I don’t think you read what I quoted. I don’t know about actual cards to carry, but it does say “… aims to reach 50 million voters from now until November to engage, educate, and mobilize them to vote for Democrats up and down the ticket.”
I’m not complaining about it, I’m simply acknowledging the reality that it checks one of the boxes on the “cult” checklist.
What is it you know about Mormon restrictions on dating outside the faith? Let’s say Molly Mormon decides she wants to date a nice, non-member boy. What do you believe the Church’s policy is on how to handle Molly in that situation?
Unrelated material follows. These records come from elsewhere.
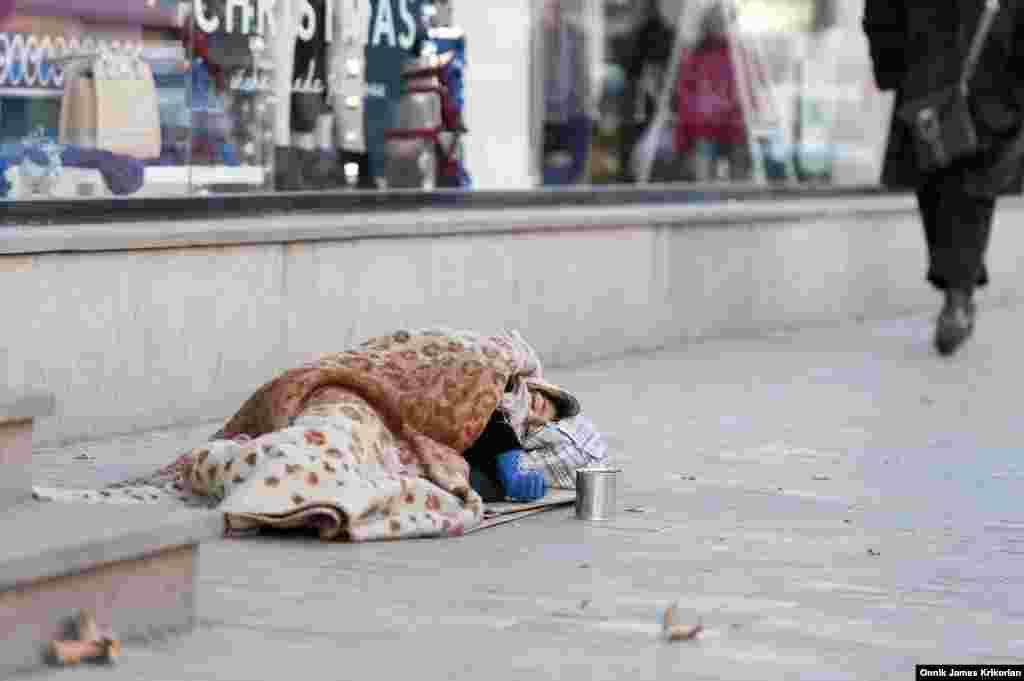 За підрахунками ЮНІСЕФ, на вулицях Грузії приблизно 2 500 безпритульних. Здебільшого вони збираються у великих торгових районах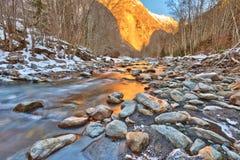 Río de la montaña en las montan@as Imagen de archivo libre de regalías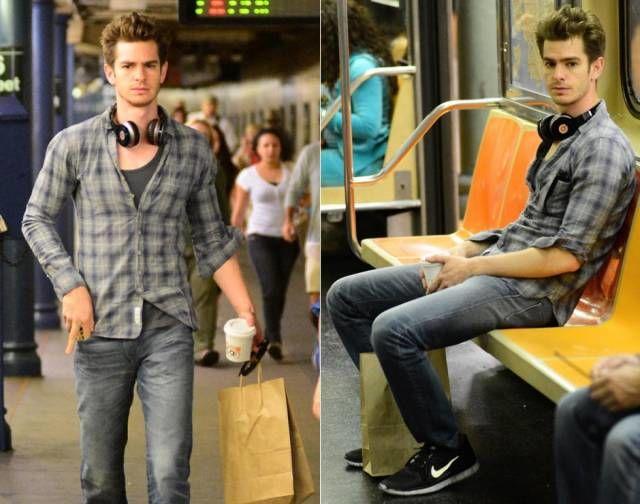 Siapa yang menyangka jika cowok yang memakai baju casual ini adalah Andrew Garfield. Dia pernah terlihat di stasiun dan menaiki kereta bawah tanah. Semoga nggak ada yang menganggap dia Spider-Man ya.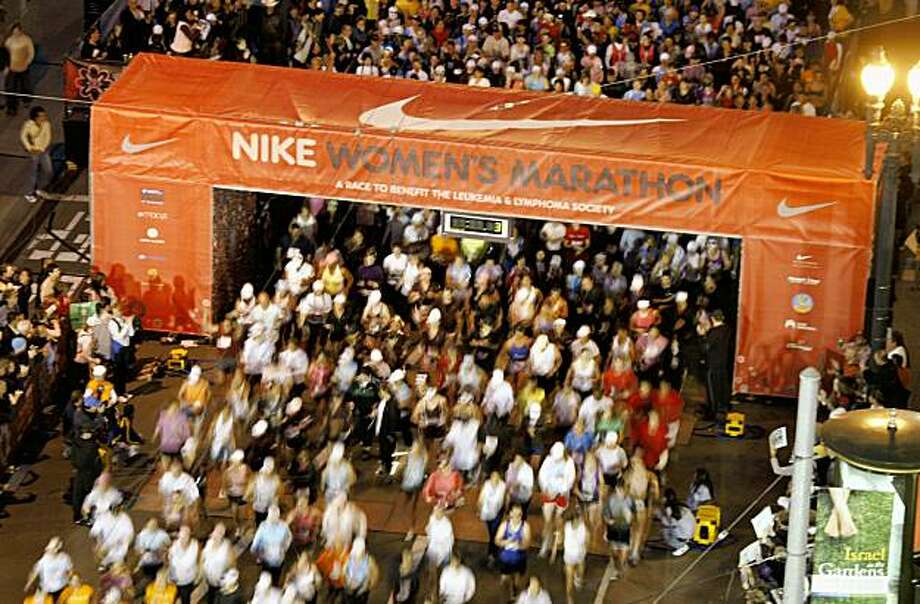 The 2007 Nike Women's Marathon begins in San Francisco. Photo: Michael Maloney, SFC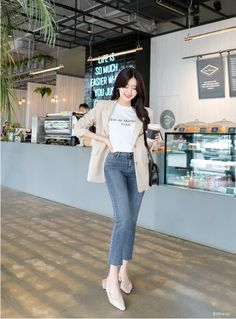 korean girl fashion ~ korean girl + korean girl aesthetic + korean girl fashion + korean girl groups + korean girl ulzzang + korean girl short hair + korean girl aesthetic faceless + korean girl names Blazer Outfits Casual, Cute Casual Outfits, Simple Outfits, Stylish Outfits, Grunge Outfits, Korean Girl Fashion, Korean Fashion Trends, Ulzzang Fashion, Korea Fashion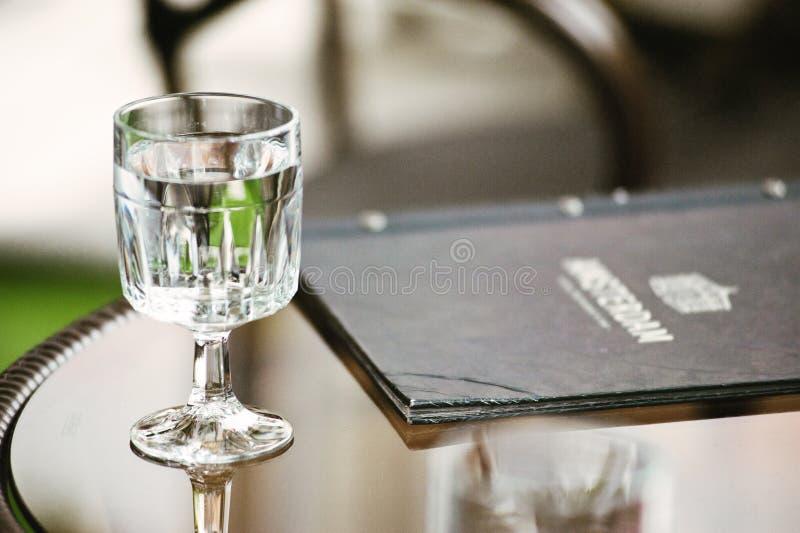 Wyczyść szkło o krótkiej nachyleniu obok menu fotografia royalty free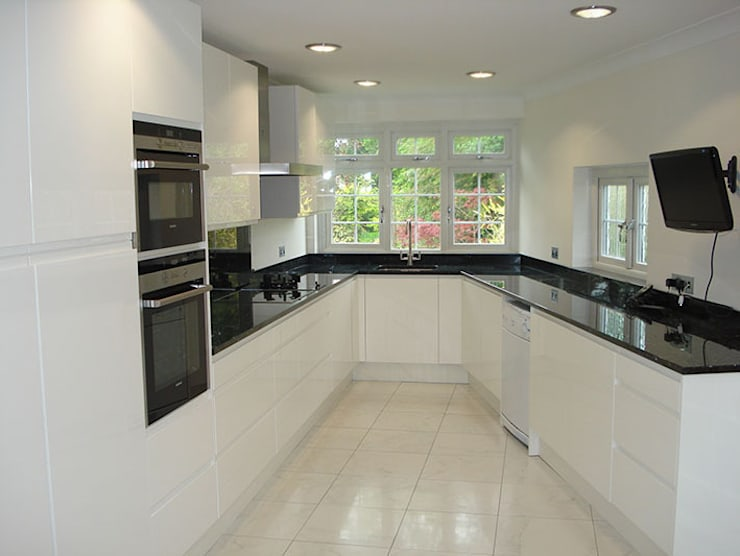 Handleless Kitchen Rugby:   by The Leicester Kitchen Co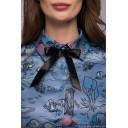 Платье-рубашка синее длины мини с принтом и длинными рукавами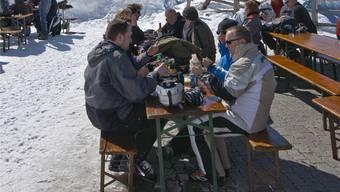 Das Wetter ist wichtiger als Währungsturbulenzen: Wintersportler gönnen sich im Skigebiet von Verbier VS eine Stärkung.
Please be specific.
I don’t look at my cousins’ FB feeds anymore after they bitched about Obama too much. My pushback and their subsequent doubling down weren’t helping anyone lower their blood pressure.
Here is a short video (1 min 41 sec) released by the Church showing the prophet, President Nelson (age 93) discussing the name change. Ouch. My grandmother actually sounded better when she was 99.
After watching the video, I had to rewrite my post from questioning if senile was really the most appropriate term to agreeing with you. He may not technically be senile, but that isn’t a very flattering video.
The ages of those in the First Presidency are 93, 86 and 85. The average age of the Q12 is now pretty young, actually at 70.5 years, but the younger whippersnappers aren’t going to challenge the voice of God.
Ok, work has been swamping me and I’m just getting to some of the issues in this thread.
Without going post by post, the political discussion about the DNC and political proselytizing needs to stop. It’s a hijack and you’re welcome to start a new thread. Discussion around the position of women is ok, as long as it’s forum appropriate.
I’ve kept more moderate cousins on my FB and muted a few. I don’t tend toward making political statements on FB, it’s mostly my medieval meme repository.
Mormons specialize in forgetting the past – it’s practically a requirement.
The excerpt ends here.